:: SOURCE ::
** begin **
1

As an exercise I built a little script that query Google Suggest JSON API. The code is quite simple:

query = 'a'
url = "http://clients1.google.co.jp/complete/search?hl=ja&q=%s&json=t" %query
response = urllib.urlopen(url)
result = json.load(response)
UnicodeDecodeError: 'utf8' codec can't decode byte 0x83 in position 0: invalid start byte

If I try to read() the response object, this is what I've got:

'["a",["amazon","ana","au","apple","adobe","alc","\x83A\x83}\x83]\x83\x93","\x83A\x83\x81\x83u\x83\x8d","\x83A\x83X\x83N\x83\x8b","\x83A\x83\x8b\x83N"],["","","","","","","","","",""]]'

So it seams that the error is raised when python try to decode the string. This only happens with google.co.jp and the Japanese language. I tried the same code with different contry/languages and I do not get the same issue: when I try to deserialize the object everything works OK.

  • I checked the response headers for and they always specify utf-8 as the response encoding.
  • I checked the JSON string with an online parser (http://json.parser.online.fr/) and again all seams OK

Any ideas to solve this problem? What make the JSON load() function choke?

Thanks in advance.

raben
  • 3,060
  • 5
  • 32
  • 34

2 Answers2

3

The response header (print response.header) contains the following information:

Content-Type: text/javascript; charset=Shift_JIS

Note the charset.

If you specify this encoding in json.load it will work:

result = json.load(response, encoding='shift_jis')
** end **
:: PROVIDED RECORDS ::
** begin **
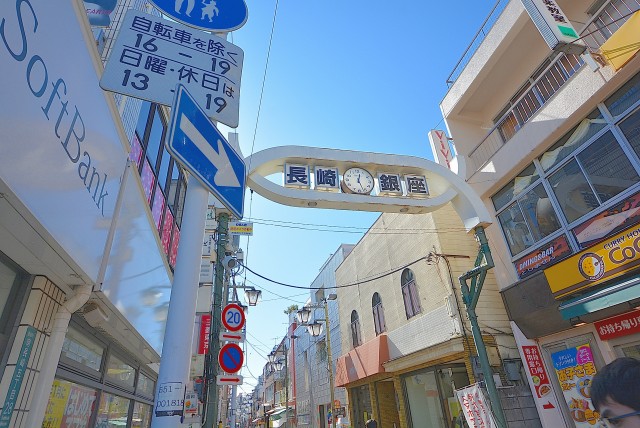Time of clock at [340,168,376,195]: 12:26
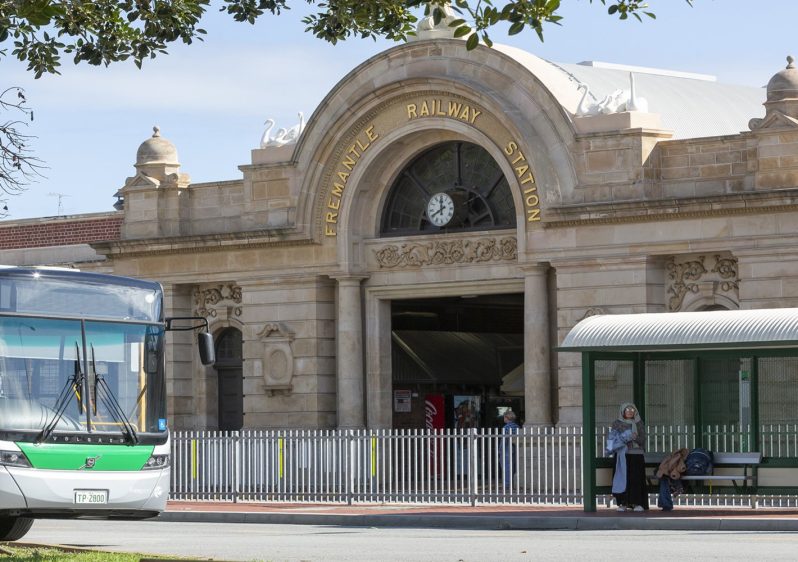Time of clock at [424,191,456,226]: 11:40
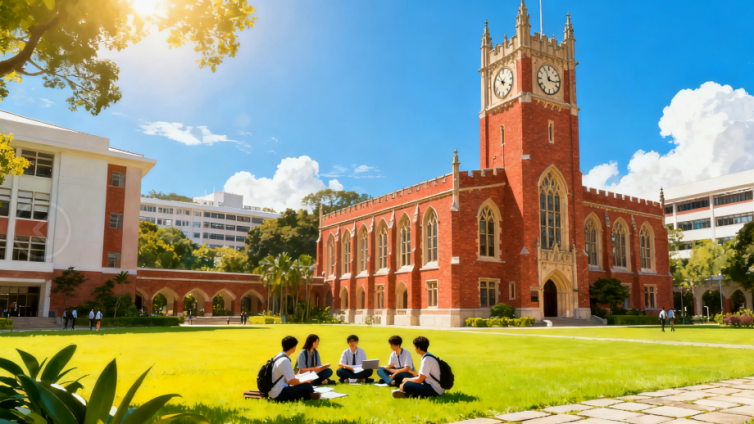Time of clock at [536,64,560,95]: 11:16
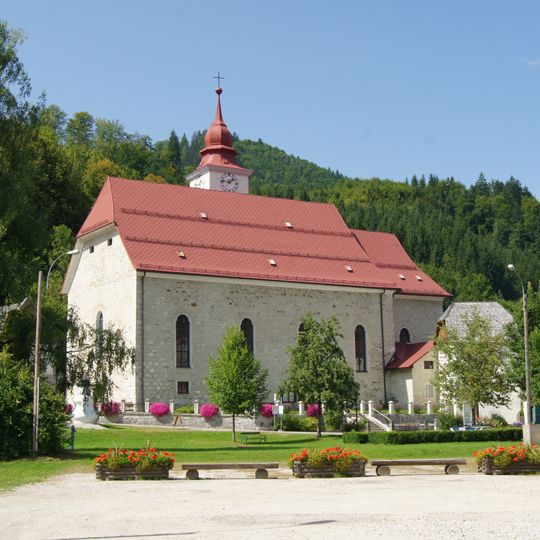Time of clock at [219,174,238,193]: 1:46
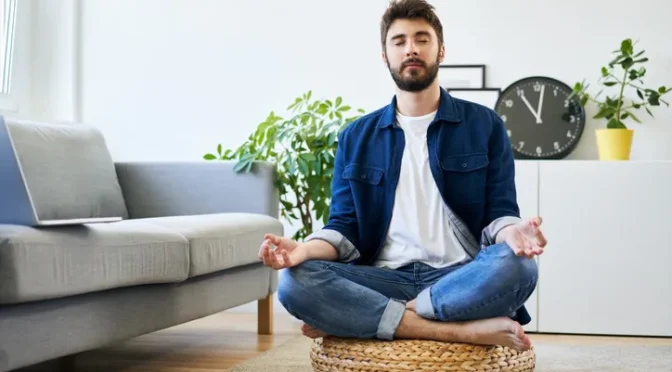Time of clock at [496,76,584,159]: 11:01
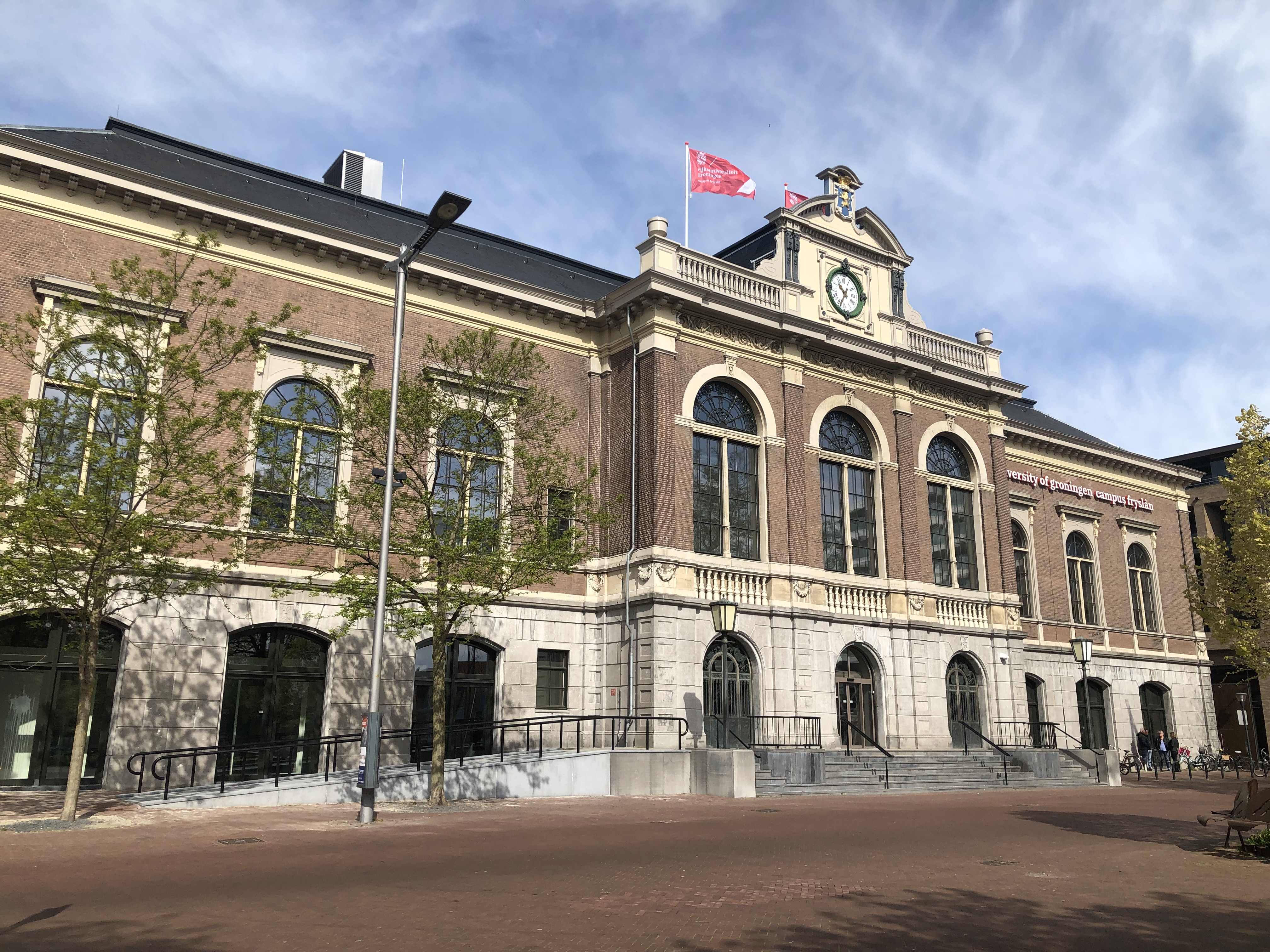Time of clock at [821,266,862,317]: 10:34
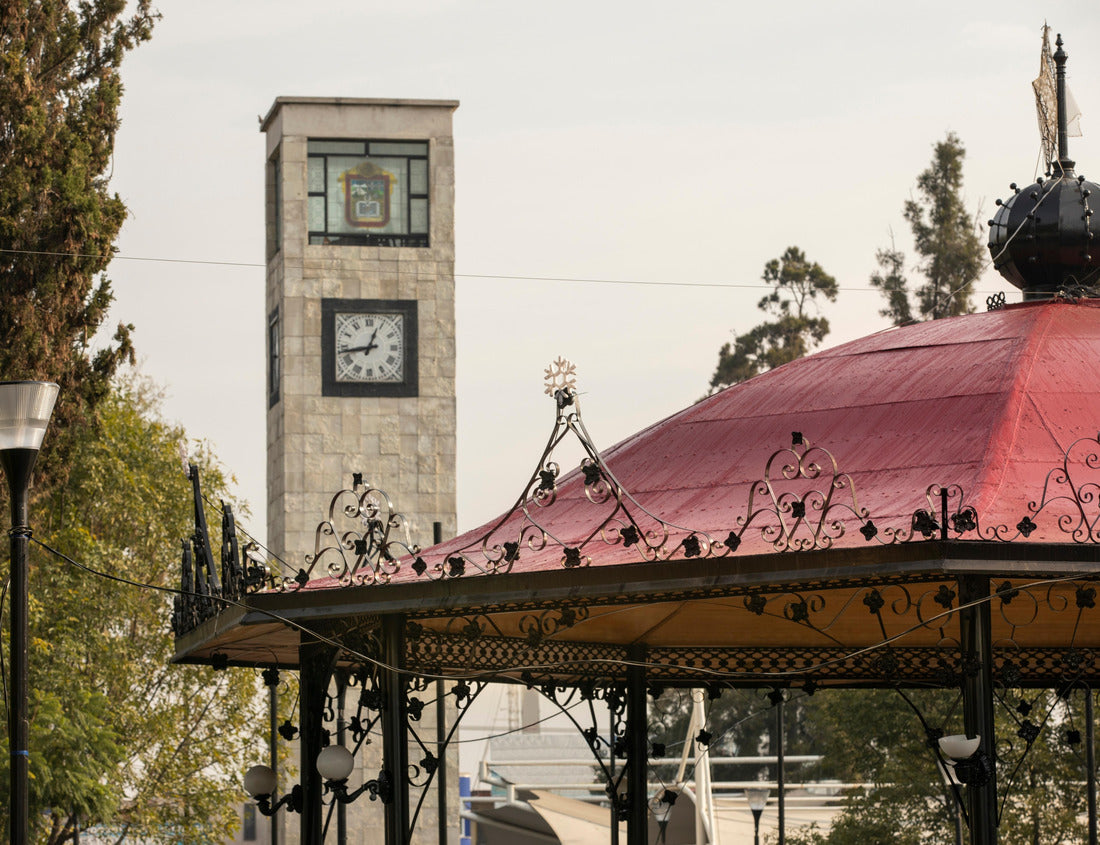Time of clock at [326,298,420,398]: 12:43
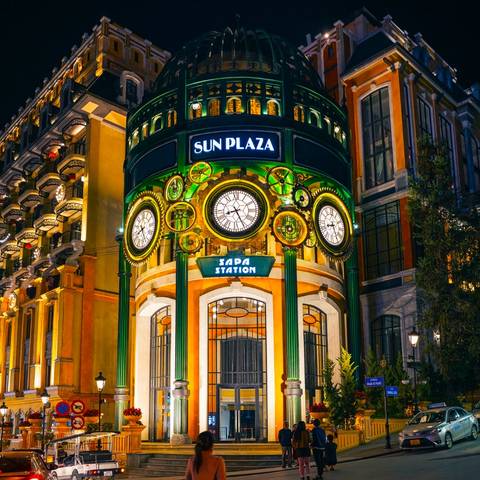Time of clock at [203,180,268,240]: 8:25
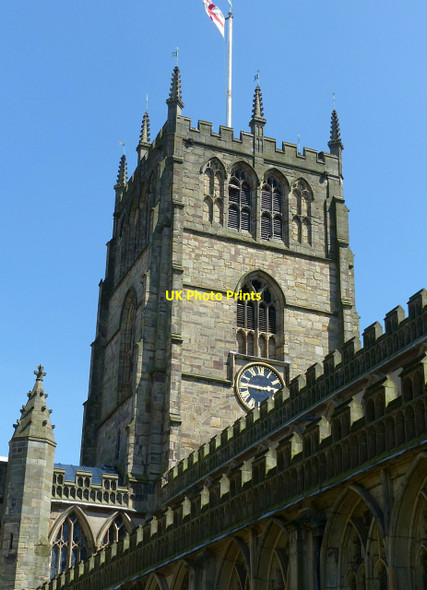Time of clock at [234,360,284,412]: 2:46
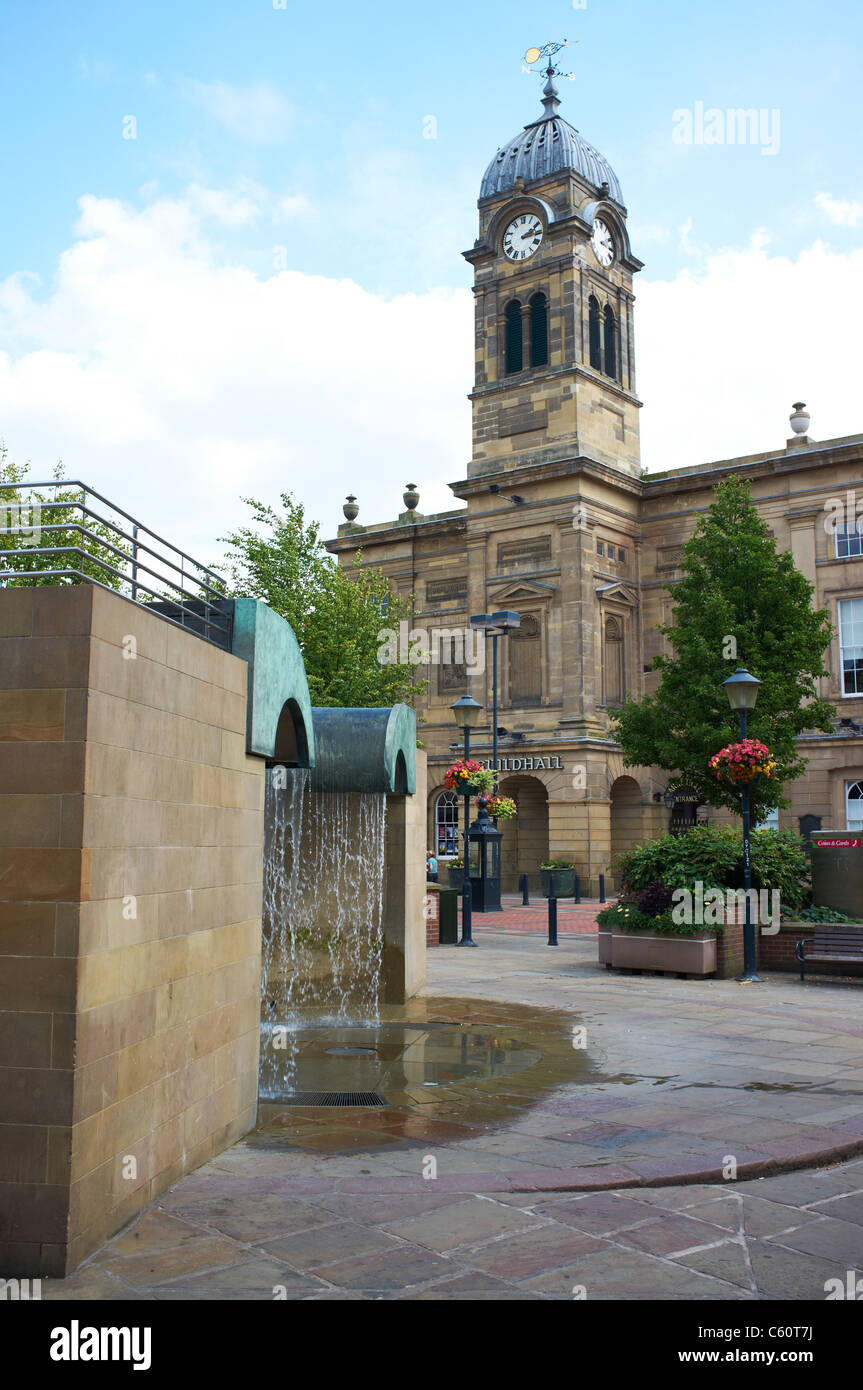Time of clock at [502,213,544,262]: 2:15
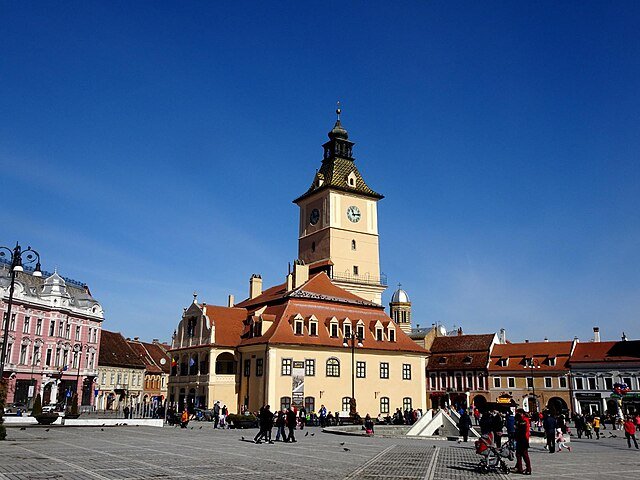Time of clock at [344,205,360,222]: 11:13
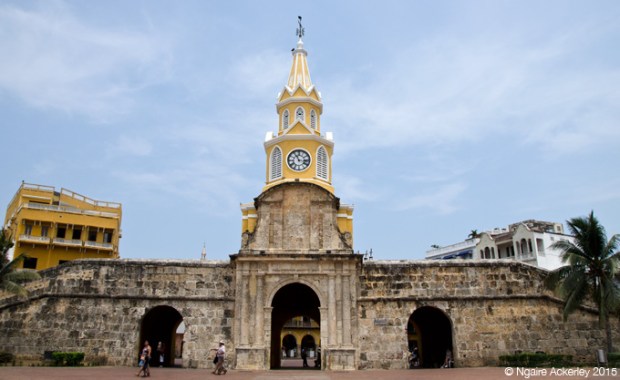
** end **
:: WHAT THIS EXERCISE ASKS ::
A: According to the thread about the Google Suggest JSON error, which byte does the error message say the utf8 codec can't decode?
B: Copy the entries exactly, from the line that contains "Time of clock at [536,64,560,95]: 11:16" through the line that contains "Time of clock at [203,180,268,240]: 8:25", both included, and leave out the pictures.

:: EXERCISE SOLUTIONS ::
A: Byte 0x83, in position 0.

B:
Time of clock at [536,64,560,95]: 11:16
Time of clock at [219,174,238,193]: 1:46
Time of clock at [496,76,584,159]: 11:01
Time of clock at [821,266,862,317]: 10:34
Time of clock at [326,298,420,398]: 12:43
Time of clock at [203,180,268,240]: 8:25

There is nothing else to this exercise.